Items listed in a dataset:
-----

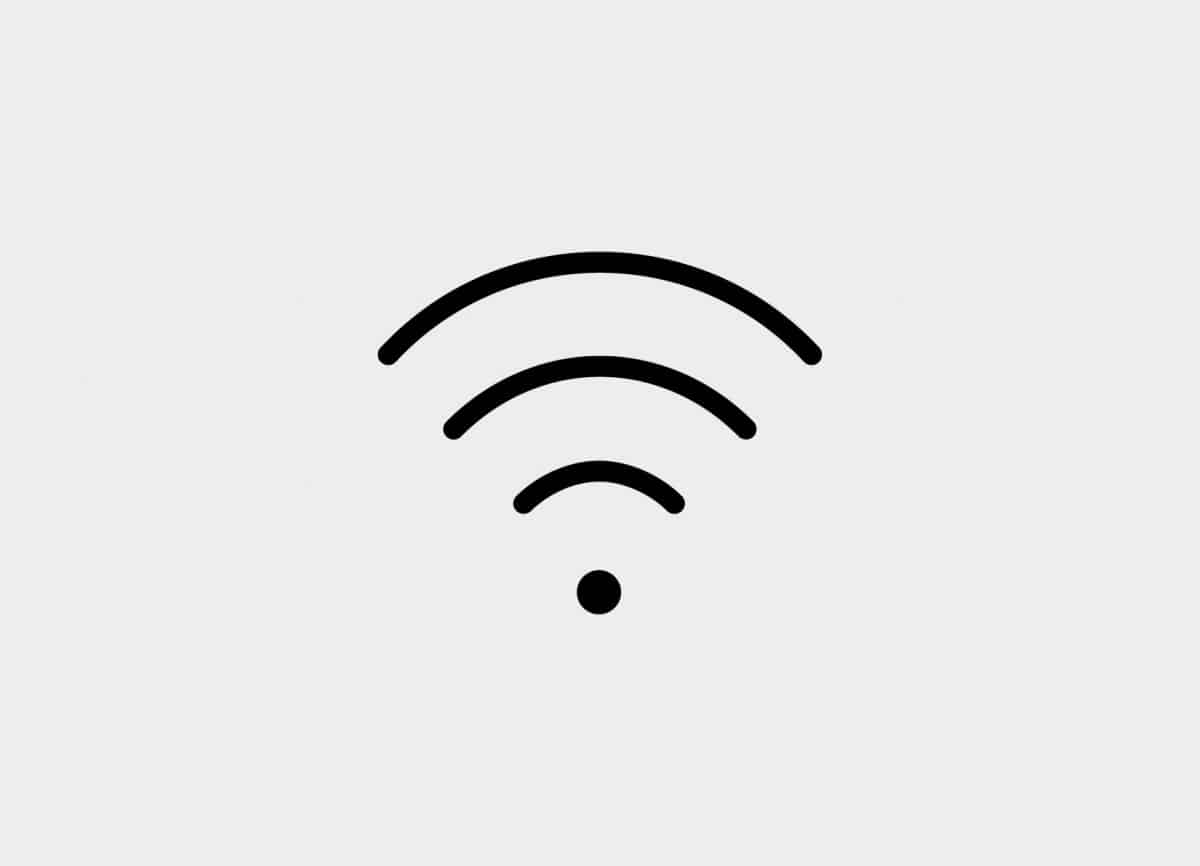 Wifi gratis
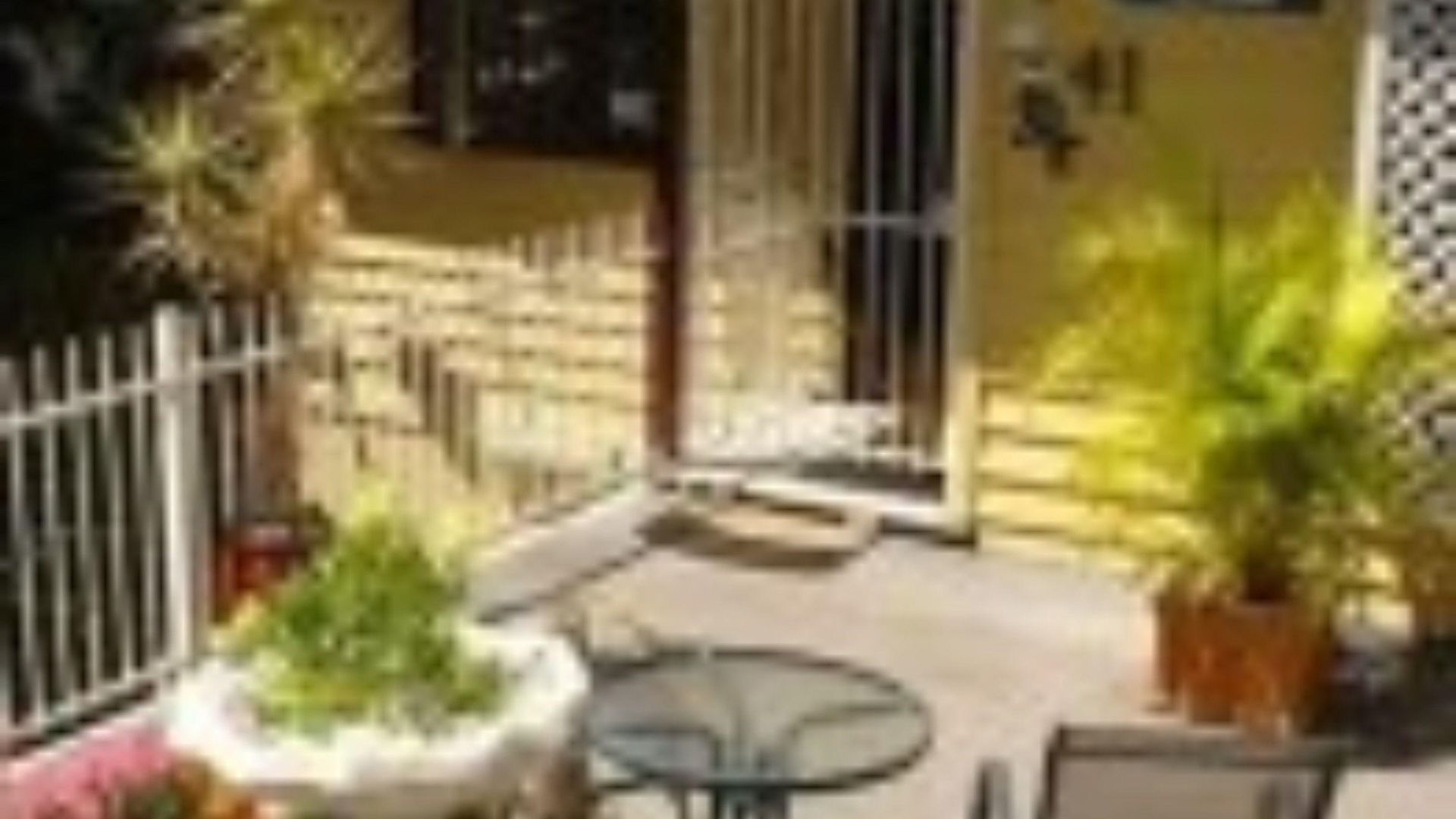 Kookaburra Guest house 3*
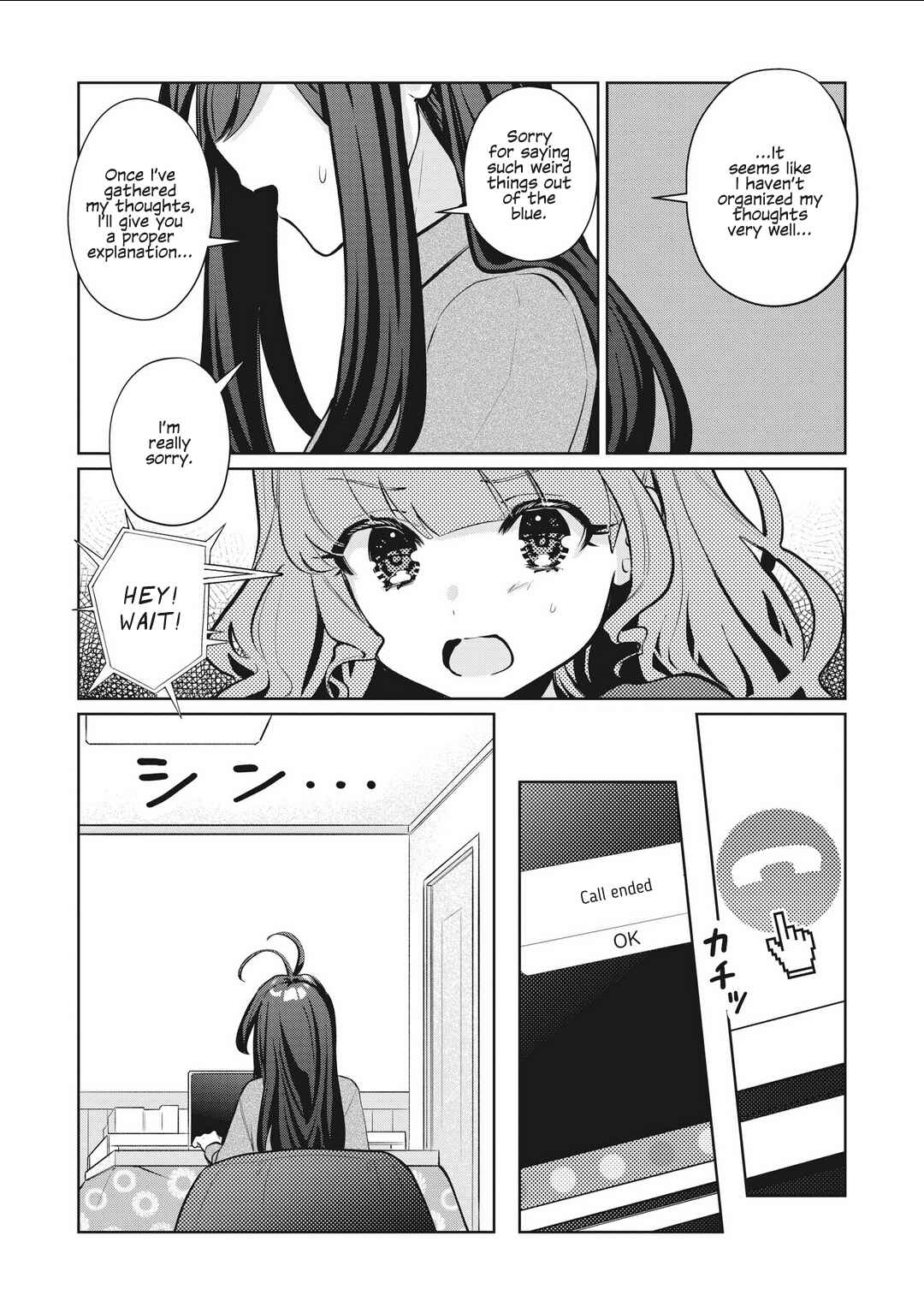 Chapter 26 - Page 6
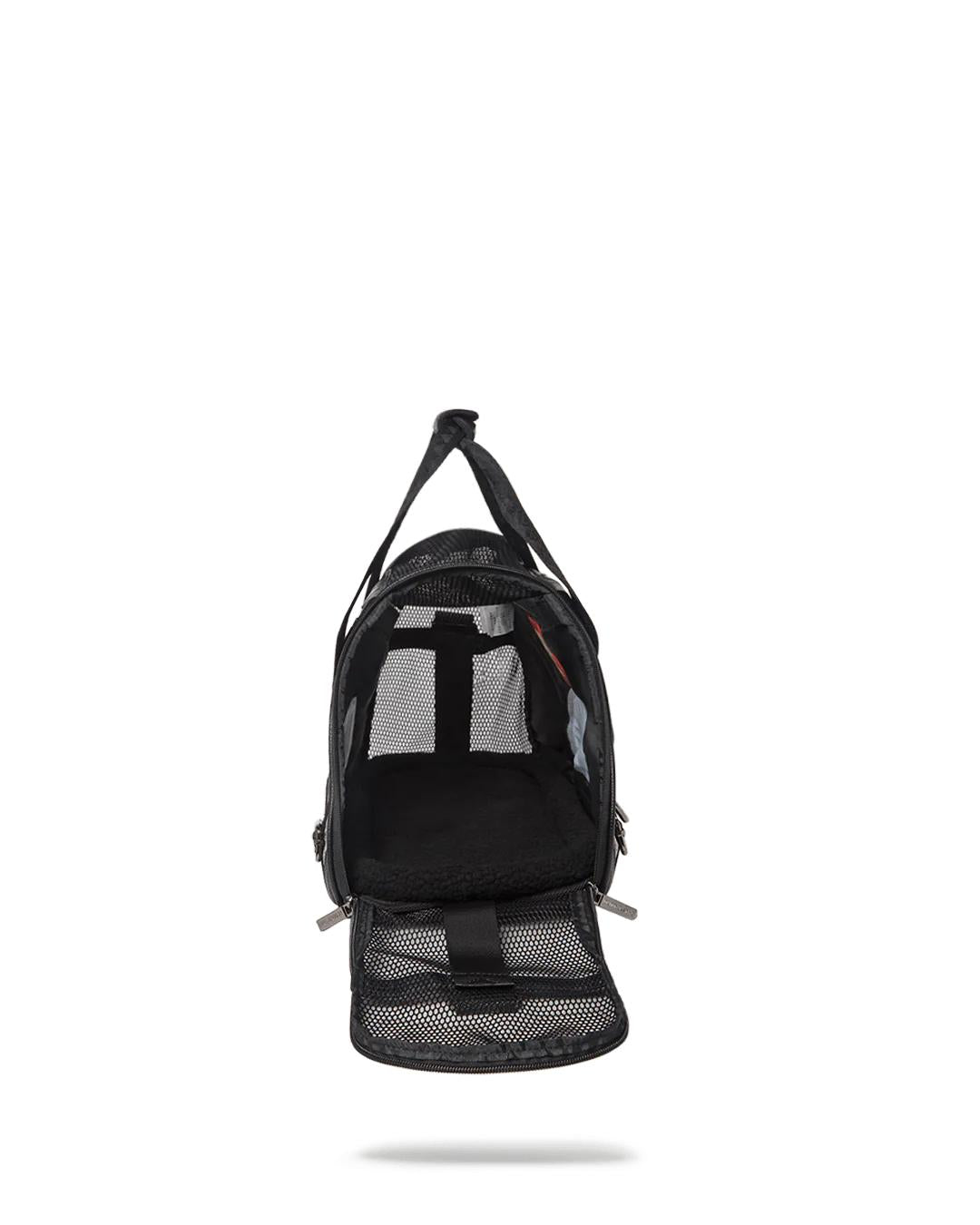 SG ALL DAY PET CARRIER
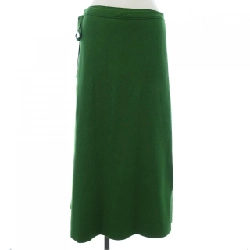 【Khuyến mãi】Chân váy DRAWER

-----

*Exercise:*
Format the lines above as a JSON list of strings, with one string for each line and no blank lines. Keep only the text of each line and leave the pictures out.

*Answer space:*
[
  " Wifi gratis",
  " Kookaburra Guest house 3*",
  " Chapter 26 - Page 6",
  " SG ALL DAY PET CARRIER",
  " 【Khuyến mãi】Chân váy DRAWER"
]